# Has anyone tried "instant preserve"



## cast&blast (Sep 14, 2009)

I was flipping through my Van ***** catalog and came across this "Instant Preserve" it says "simply rub it on the flesh side of the prime skin and proceed with mounting" Are you serious! That sounds WAY too easy to be worth while. If it really is that simple, why are people still tanning? Is it worth a shot?


----------



## chris_kreiner (Sep 6, 2006)

I personally don't believe in instant preservatives but some taxi's do use it. 
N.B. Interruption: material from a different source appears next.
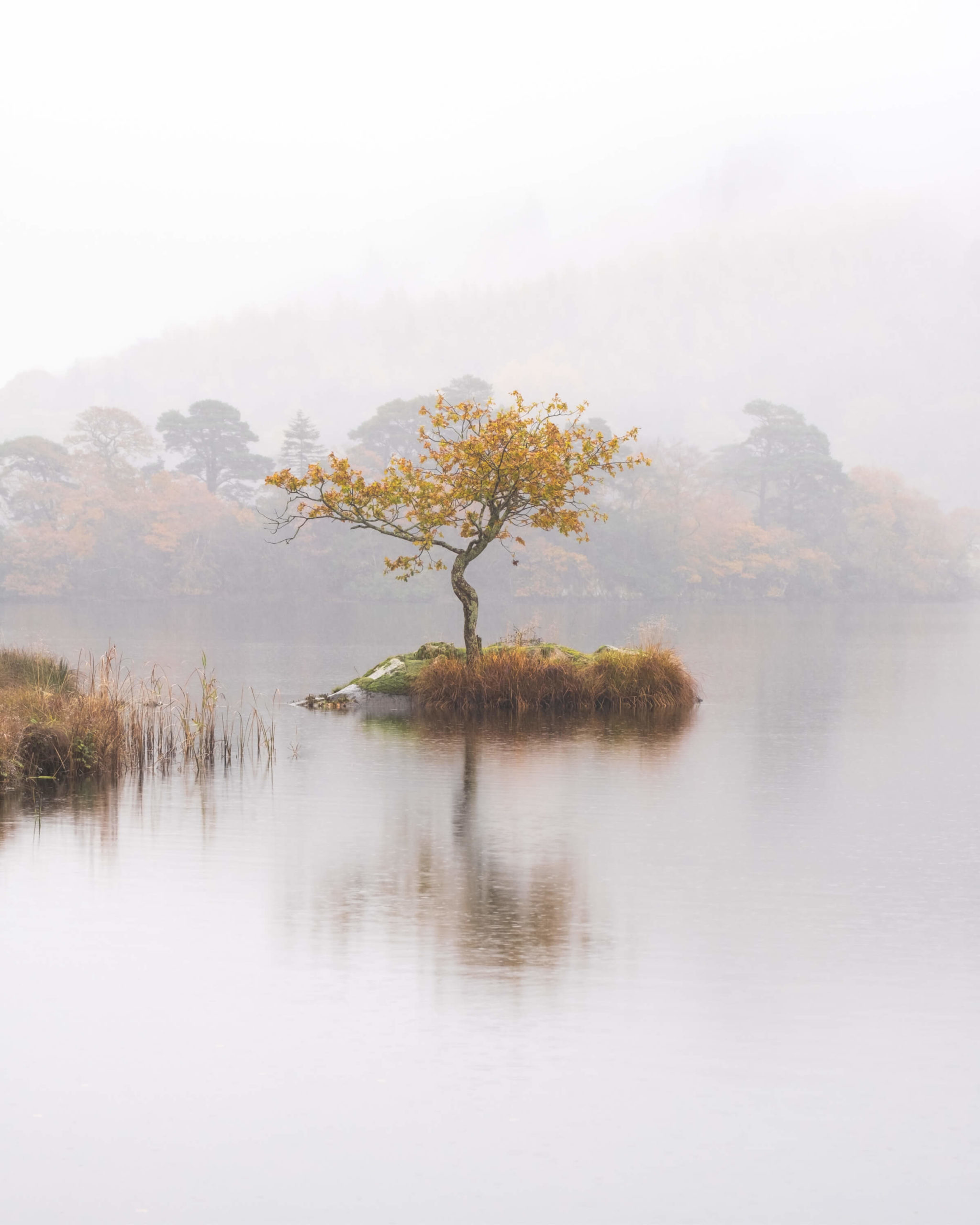 Mist and rain beats down over a clear lake's surface. A single, lone autumnal tree sits on a small island in the centre of the scene.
Tanned hides are the only thing I trust!!


----------



## waterfowl-artist (Oct 12, 2008)

It looks real good for a while, then it just plain falls apert (from what I have seen mounted with it). If you ever saw a mount where the nose or other parts are cracking badly, most likely dry preserve or instant preserve. Some taxdermists swear by it, they say its great stuff, but for me Ill stick with tanning !


----------



## Mitchell Ulrich (Sep 10, 2007)

Dry Preserve or DP (ie.powdered borax) was mixed with arsenic to form a paste used in Taxidermy way back in the day. General George Custer was an avid Taxidermist and in one of his journals he refered to his "Taxidermy preserving powder" and requiring a "great deal of it" for an Elk he planned to work on.
Roy Rogers horse "Trigger" was also done using a form of this powder as well. Last I read it was still around but in bad shape.

Chemical tanning has been around for a very long time as well. Speaking in _VERY_ general terms, tanning skins for Taxidermy purposes and Home tanning of skins for mounting became the industry standard or accepted way of doing things sometime in the mid to late 1940's. Thanks in part, to the Germans during WWII. When they could no longer import leather, a company called BASF came up with a chemical tan (Lutan F) that was very well suited for Taxidermy and "Home Tanners" making the process cost effective to everyone. Again, these are very general time lines.

DP does work and a lot of us still use it today straight out of the box (minus the poison) for birds and fish. 

Using it for Deer is viewed as "cutting corners" or "Hack work" ...and I know there are some Taxidermist who are still using it today. They usually are the guys charging WAY LESS than the average and their work looks like crap when you pick it up and only gets worse with time. 

DP is a lot like the flintlock rifle. They both work, but I wouldn't want my Deer mounted with it or fight a modern war with one.


----------